Mike Rowbottom

It’s a strange thing about dead heats in sporting championships. The experience immediately polarises into fevered examination of technological detail and a rush of general goodwill.

Something which the tied two-man bobsleigh event at the Winter Olympic Games in Pyeongchang on Monday (February 19) once again demonstrated.

What are the odds on two crews finishing four separate runs down a 1,376.38 metre course in a combined time equal to within one hundredth of a second?

Well obviously I have no idea, but we can all surely agree that it is highly unlikely.

Yet on Monday evening it happened. With the German pair of Francesco Friedrich and Thorsten Margis leaders in the clubhouse, the Canadian crew of Justin Kripps and Alex Kopacz, who had led into the final round, looked briefly as if they were going to finish ahead of the Germans, and then briefly as if they weren’t, before crossing the line with the same combined time of  3min 16.86sec.

** Extracted data **

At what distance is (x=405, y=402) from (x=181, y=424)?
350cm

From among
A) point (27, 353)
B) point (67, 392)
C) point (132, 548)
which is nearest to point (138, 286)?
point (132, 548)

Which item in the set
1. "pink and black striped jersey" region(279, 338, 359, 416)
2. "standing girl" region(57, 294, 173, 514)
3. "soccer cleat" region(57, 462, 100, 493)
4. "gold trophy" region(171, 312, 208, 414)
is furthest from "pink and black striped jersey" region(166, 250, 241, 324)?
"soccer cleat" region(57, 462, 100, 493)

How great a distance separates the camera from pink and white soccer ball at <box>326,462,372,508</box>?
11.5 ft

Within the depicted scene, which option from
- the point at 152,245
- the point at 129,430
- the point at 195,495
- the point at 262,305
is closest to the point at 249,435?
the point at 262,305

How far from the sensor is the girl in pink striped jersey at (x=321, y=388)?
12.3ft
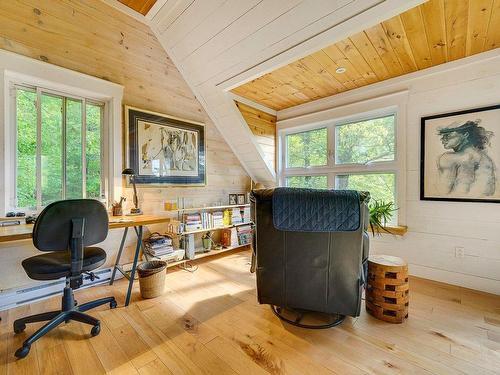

** Goal of the exercise **
In the article on the tied two-man bobsleigh event, what combined time did both crews finish with?

** Reply **
3min 16.86sec